No segundo painel, a chefe de Comunicação de Diversidade, Equidade e Inclusão e gerente sênior de Marketing da Sita, Cristiane Dart, compartilhou a história da criação do programa “Voando mais Alto”, destacando a conexão entre as histórias de mulheres na aviação: “A luta de mulheres deve ser uma luta de todas as pessoas.” Dart explicou que o programa começou com uma roda de conversa com 15 mulheres, e, até hoje, mais de 400 pessoas já participaram dos eventos. Dart também ressaltou: “Se não tiver inclusão, a gente não consegue progredir. A base da nossa pirâmide está avançando bem em números, equilíbrio e diversidade. Mas a gente tem muito a avançar na progressão de carreira, que é quase inexistente em várias partes da aviação. E essa progressão só vai avançar se a gente entender os motivos que contribuem para ela.” Durante o painel, ela apresentou dados da IAWA sobre como eventos negativos impactam a progressão na carreira de homens e mulheres, com maior impacto sobre as mulheres. Segundo a pesquisa, 74% das mulheres se sentem desconfortáveis em pedir um tempo, em comparação com 66% dos homens, e 55% das mulheres são chamadas de agressivas, em contraste com 38% dos homens.
A empresária Daliane Vanessa Princival, representante da Associação Nacional de Pilotos Agrícolas, compartilhou sua experiência pessoal ao longo do evento: “Sou órfã de pai e mãe e eu queria voar. Não tinha condições, não tinha onde morar nem o que comer. Comecei com 17 anos como auxiliar numa oficina de manutenção de aeronaves e fazia o curso teórico de piloto privado. Eu não consegui continuar, o que eu ganhava mal dava para comer. Eu consegui seguir na aviação, fui crescendo nessa empresa. Geralmente, eu ouvia de um chefe que eu não podia esperar muito além daquilo, porque eu não passaria daquilo. Eu fui bolsista do curso de mecânica pelo aeroclube do Paraná e consegui concluir. Depois dessa conclusão, fui para uma empresa de táxi-aéreo, onde profissionalmente foi meu “up” e consegui pagar uma faculdade particular com meu próprio trabalho. Hoje, estou na terceira graduação.

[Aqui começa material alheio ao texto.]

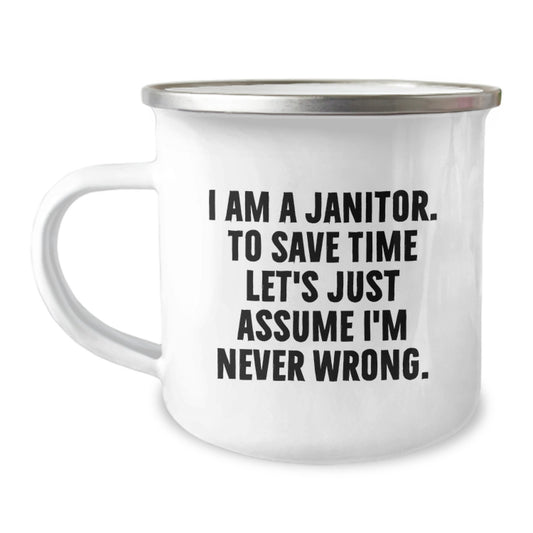 Funny Janitor Gifts from Men Christmas Unique Gifts for Janitor, Camping Mug, 'I Am A Janitor. To Save Time Let's Just Assume I'm Never Wrong.' - Image 1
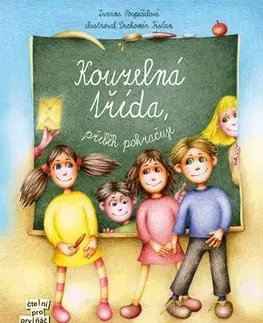 Pre deti a mládež - ostatné Kouzelná třída, příběh pokračuje - Zuzana Pospíšilová,Drahomír Trsťan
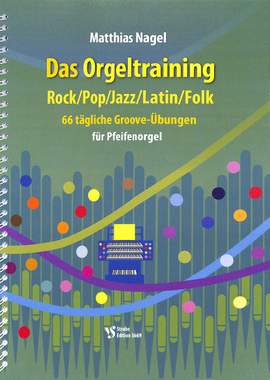 Nagel, M: Das Orgeltraining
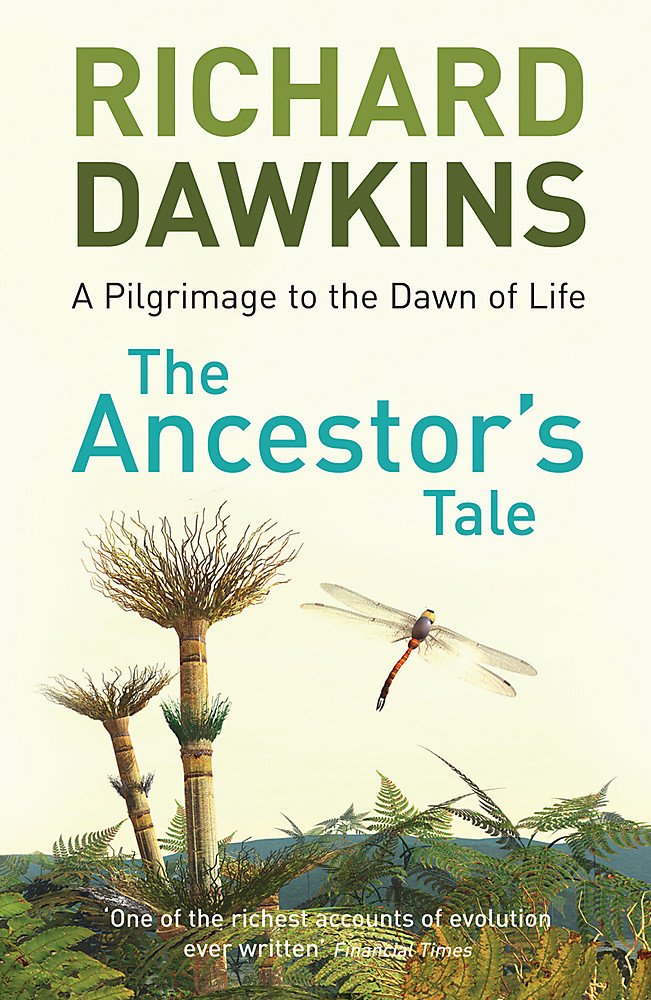 The Ancestor's Tale (A Pilgrimage to the Dawn of Life) cover image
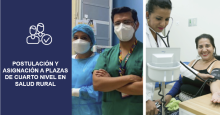 Postulación y Asignación de Plazas de Cuarto Nivel en Salud Rural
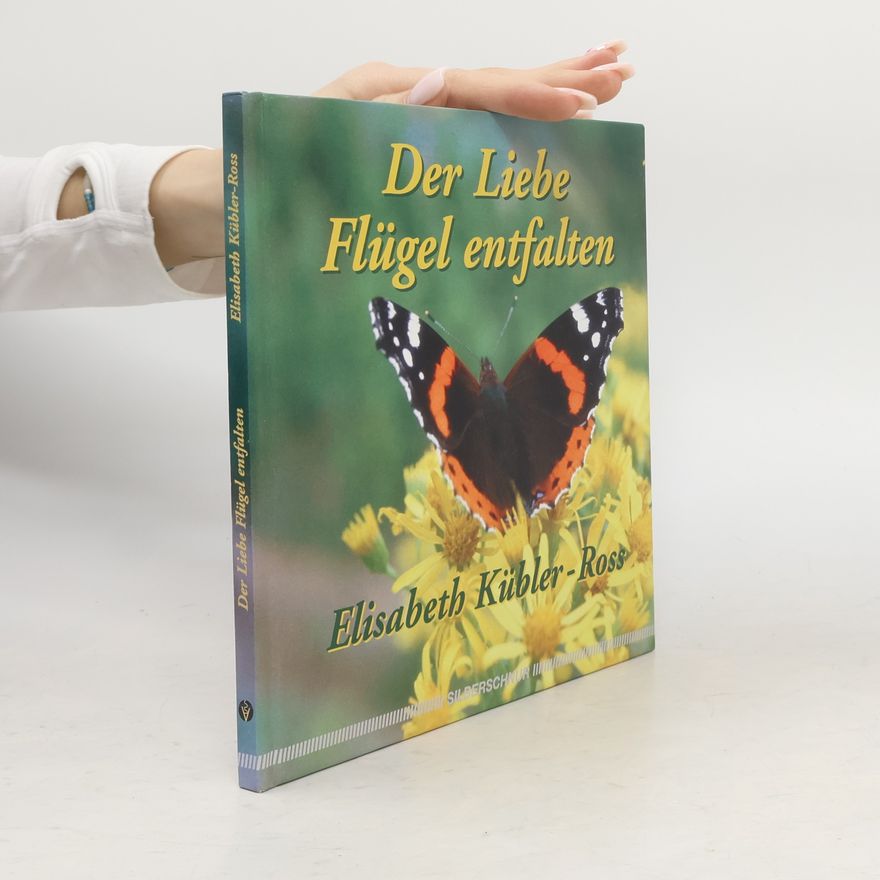 Elisabeth Kübler-Ross Der Liebe Flügel entfalten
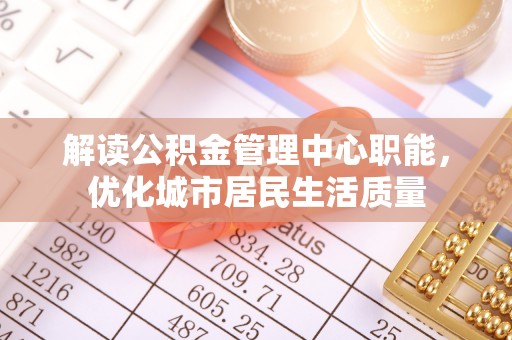 扎赉特旗解读公积金管理中心职能，优化城市居民生活质量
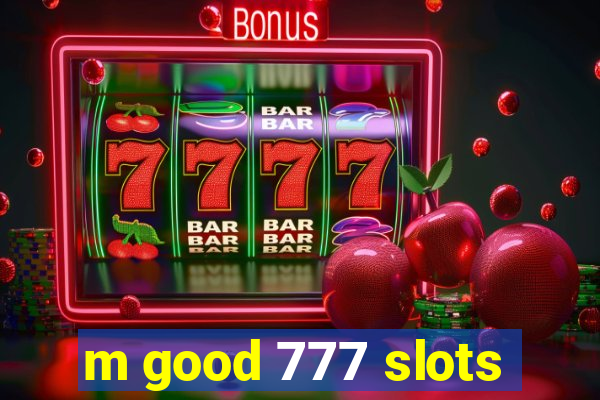 m good 777 slots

Eu tento ajudar a incluir as pessoas, e eu vejo que é uma área que poderia ter mais atenção”.
A pilota de helicóptero Isabele relatou as barreiras para ingressar no mercado de trabalho: “Eu comecei a minha formação com quase 40 anos de idade, como pilota privada. Era o sonho de voar. Enquanto eu me formava, eu fui vendo muitas dificuldades. É possível se formar, o difícil é ter oportunidade de ingresso no mercado de trabalho. Se você não faz tudo numa mesma escola para em seguida ser instrutora, você praticamente fica fora do mercado”.
Talita, que também estava presente no evento, ressaltou a necessidade de incentivos para que empresas ofereçam mais oportunidades para mulheres: “Durante muito tempo, eu fui a única gestora de uma empresa no Aeroporto de Brasília de aviação executiva e não tinha nenhuma outra mulher. É um espaço de muita solidão e é muito bruto, porque você é desacreditada pelos outros e precisa adotar posturas muito firmes. É gratificante abrir vagas para mulheres e é importante, porque as pessoas que já estão ali nem imaginam que uma mulher possa ocupar aquelas posições. Essa imagem que a gente vem criando é importante”.
A diretora Mariana Altoé, ao final do evento, indicou que as políticas e ações de inclusão aceleram mudanças que poderiam levar mais anos para ocorrer de forma natural: “Se não tem tantas mulheres na aviação, é porque as mulheres não são incentivadas e nem se veem tanto nos cursos de engenharia, tecnologia e na aviação. Mudança cultural leva tempo, mas a gente precisa levar essas reflexões para as interações sociais. A gente não se retira dos espaços, mas se a gente não cuidar, as instituições e os espaços vão nos retirando dos espaços”.